The **as_retriever()** method creates a VectorStoreRetriever object, which is a wrapper around the VectorStore object. This VectorStoreRetriever implements the Retriever interface and uses the search capabilities of the VectorStore to find relevant documents.

In [11]:
retriever = vectorDb.as_retriever()

---
This **prompt** provides clear instructions for an AI assistant to generate responses based on a provided document. It specifies the expected format for the response, including a direct answer, supporting information from the document, and an acknowledgment if the relevant information is not found in the document. This structure helps ensure the assistant's responses are accurate, detailed, and transparent about the limitations of the available information.

In [12]:
prompt = """You are an AI assistant designed to answer questions based on a provided document.
   Please use the information in the document to generate accurate and detailed responses.
   If the information is not found in the document, indicate that the document does not contain the relevant information."


   Use the following format for structuring response:

   Question: {question}
   Document: {document}

   Answer Format:
        Direct Answer: Provide a concise and direct answer to the question based on the document.
        Supporting Information: Include relevant details or excerpts from the document to support the answer. Use quotes or references to specific sections of the document. """

In [13]:
# creates a PromptTemplate object that formats the provided prompt with the specified input variables (question and document).

prompt_template = PromptTemplate(template=prompt, input_variables=["question", "document"])

In [14]:
# creates an instance of the class, assigning it to the variable llm.

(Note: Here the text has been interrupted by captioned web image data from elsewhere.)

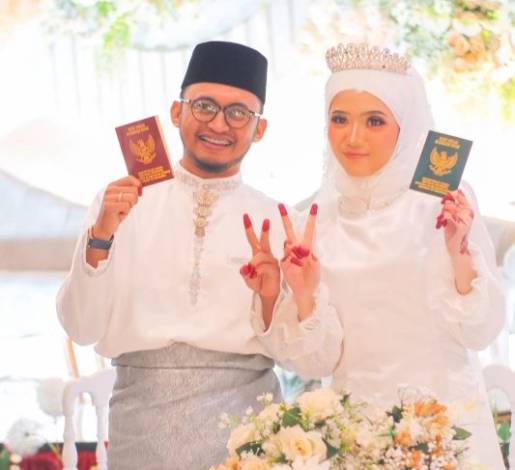 KHAS Pekanbaru Hotel Tawarkan Paket Wedding dengan Harga Terjangkau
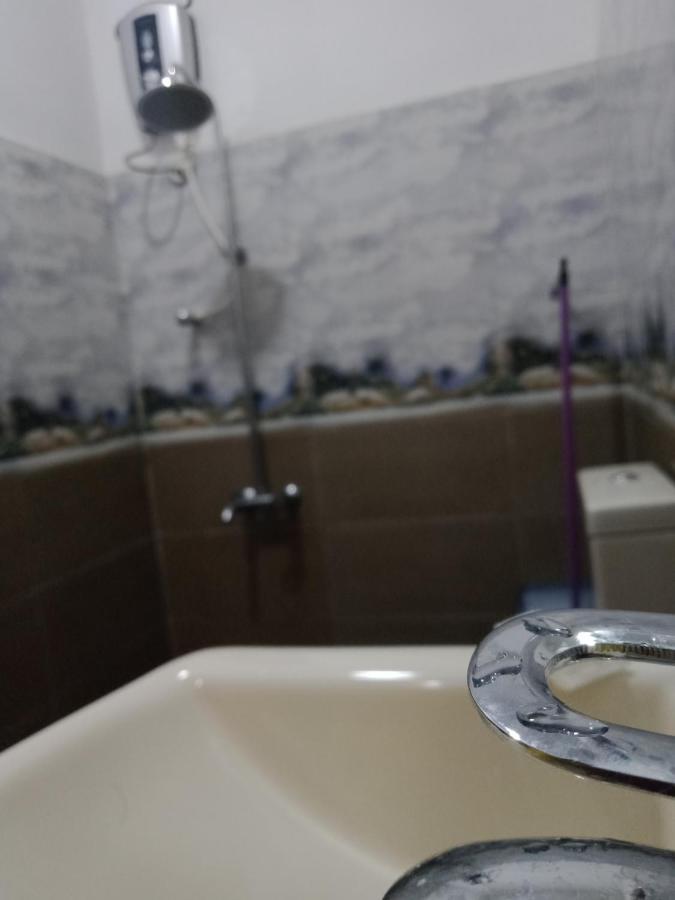 Supipi Homestay Ella Kültér fotó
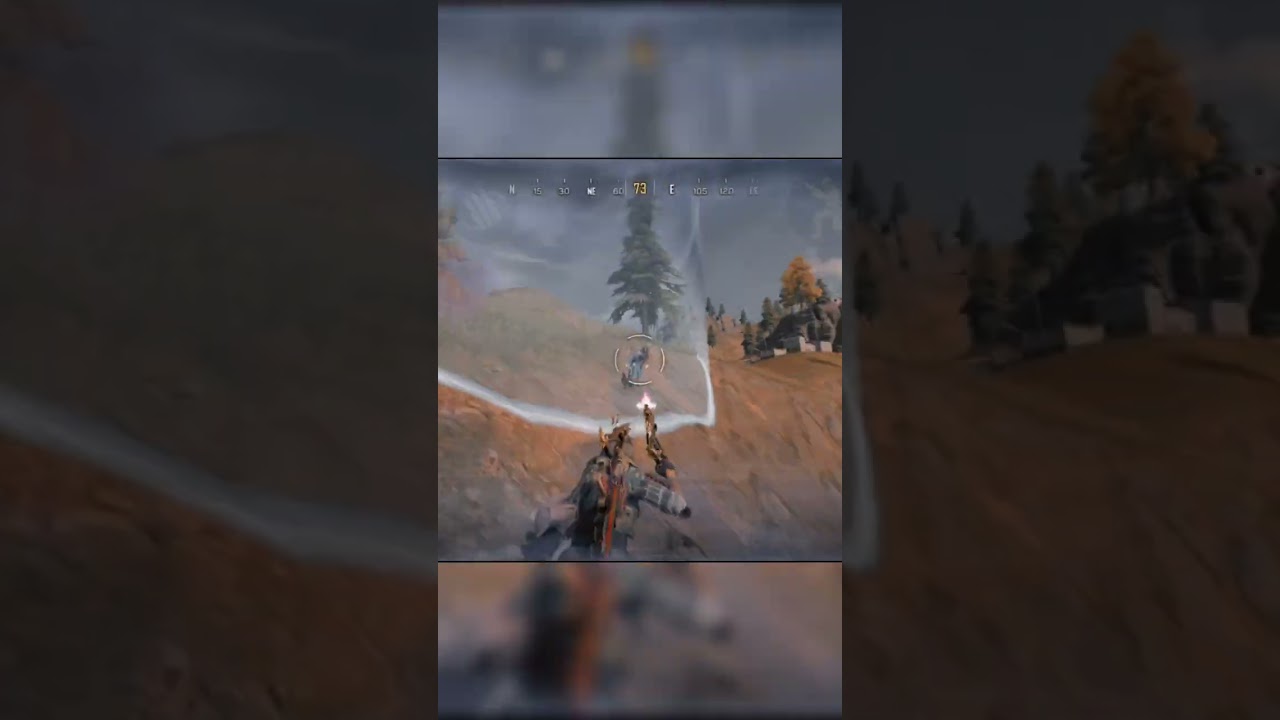 CODM BR丨1 VS 1丨HS0405 - SONGSTRESS丨RIVAS - BLIGHT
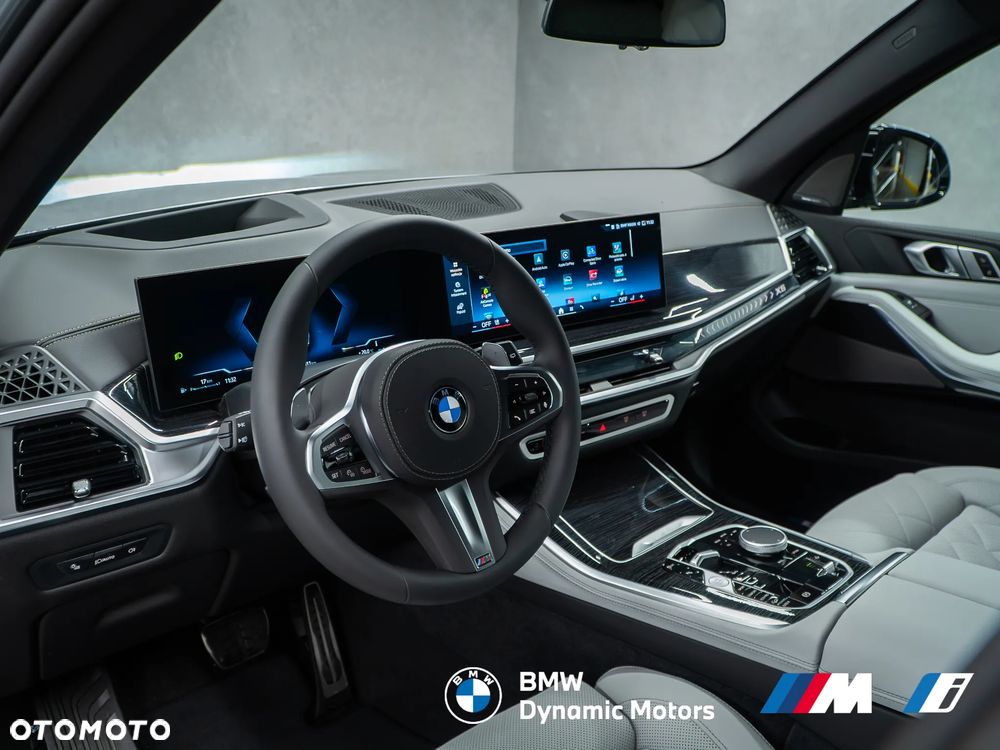 BMW X5 xDrive30d - 20
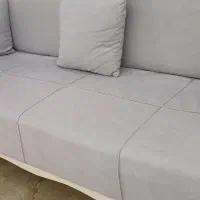 مبل سه نفره تمیز|مبلمان خانگی و میز عسلی|تهران, شهرک دانشگاه شریف|دیوار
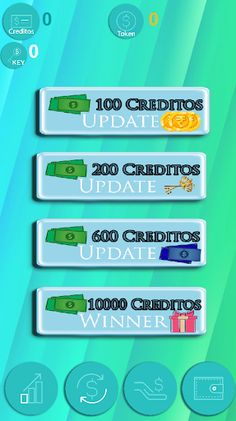 Winner - Screenshot 2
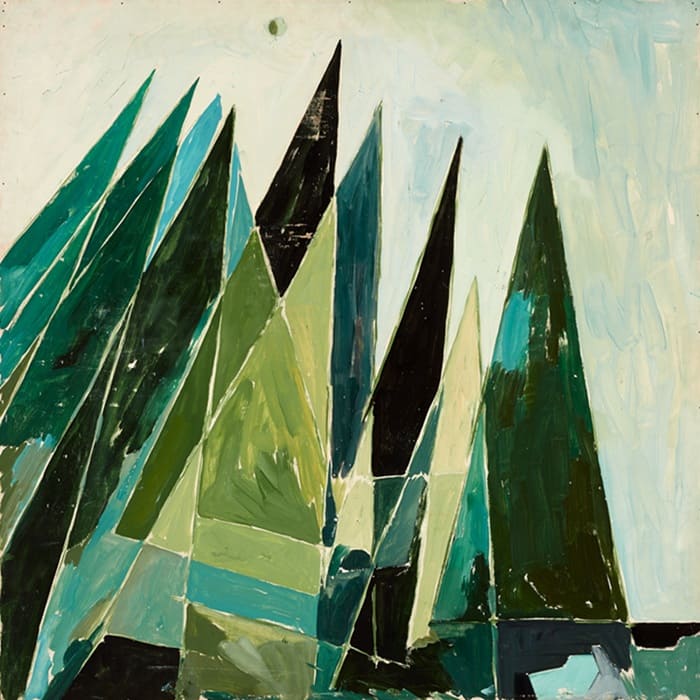 DEEDS NEWS - Kunsthalle St Annen - Carl-Henning Pedersen und Else Alfelt - Foto Ralf T. Sondergaard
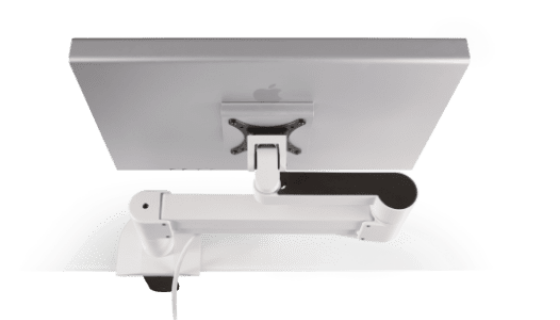 Hat Collective  iLift  – Apple Cinema Display  iMac Monitor Arm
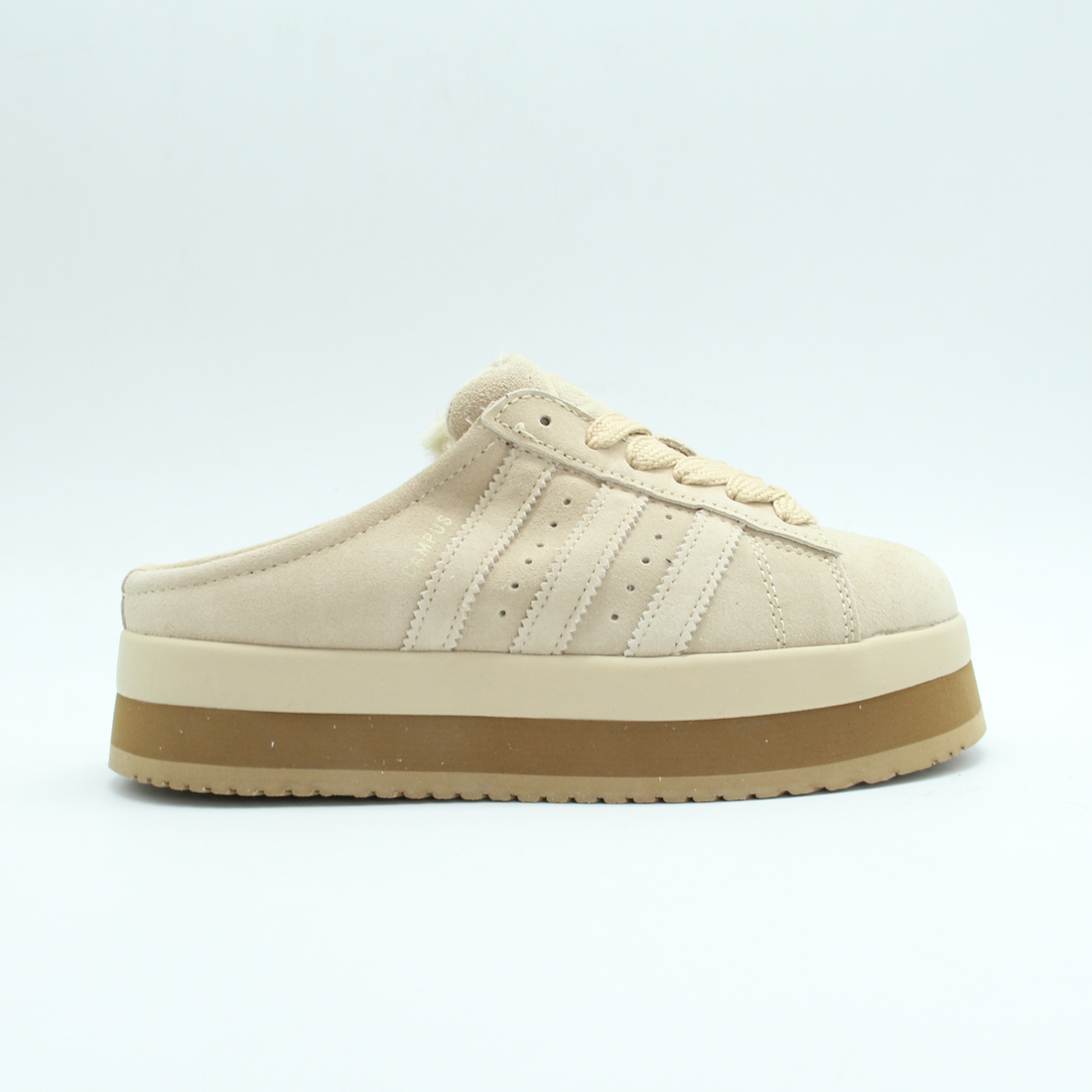 Campus 00s Winter Low (Beige)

llm = ChatGoogleGenerativeAI(model="gemini-pro")

In [15]:
# Concatenates the content of multiple pages (docs) into a single string, separating each page's content with two newline characters.
def format_pages(pages):
    return "\n\n".join([page.page_content for page in pages])

# Custom Chain

This RAG chain combines several components to generate a response to a user's question:
1. The "document" input is processed by the retriever, the format_pages function, and a RunnableLambda to convert the result to a string.
2. The "question" input is passed through the RunnablePassthrough component.
3. The processed "document" and "question" are then fed into the prompt_template.
4. The output from the prompt_template is passed to the language model (llm).
5. Finally, the StrOutputParser component processes the language model's output to produce the final response.

In [16]:
rag_chain = (
    {"document": retriever | format_pages |  RunnableLambda(lambda x: str(x)), "question": RunnablePassthrough()}
    | prompt_template
    | llm
    | StrOutputParser()
)

# Question Answering

In [17]:
question = "Describe the data cleaning and pre-processing steps for sentiment analysis."
result = rag_chain.invoke(question)
print(result)

Question: Describe the data cleaning and pre-processing steps for sentiment analysis.
Direct Answer: The data cleaning process for sentiment analysis involves finding and handling missing values, detecting and removing duplicates to prepare a reliable dataset for subsequent analysis.
Supporting Information: "Data cleaning procedures are implemented to improve the data quality. It involves finding and handling missing values, detecting and removing duplicates to prepare a reliable data set for subsequent analysis."


In [20]:
question = "According to the results, which machine learning algorithm performed the best for sentiment analysis, and what might be the reason for its superior performance?"
result = rag_chain.invoke(question)
print(result)

Question: According to the results, which machine learning algorithm performed the best for sentiment analysis, and what might be the reason for its superior performance?
Direct Answer: Logistic Regression performed the best for sentiment analysis, achieving the highest accuracy of 96.1% compared to Naive Bayes and KNN.
Supporting Information: "The outcomes revealed that Logistic Regression outperforms across all metrics and achieved highest accuracy of (96.1%) as compared to other results by Naive Bayes and KNN."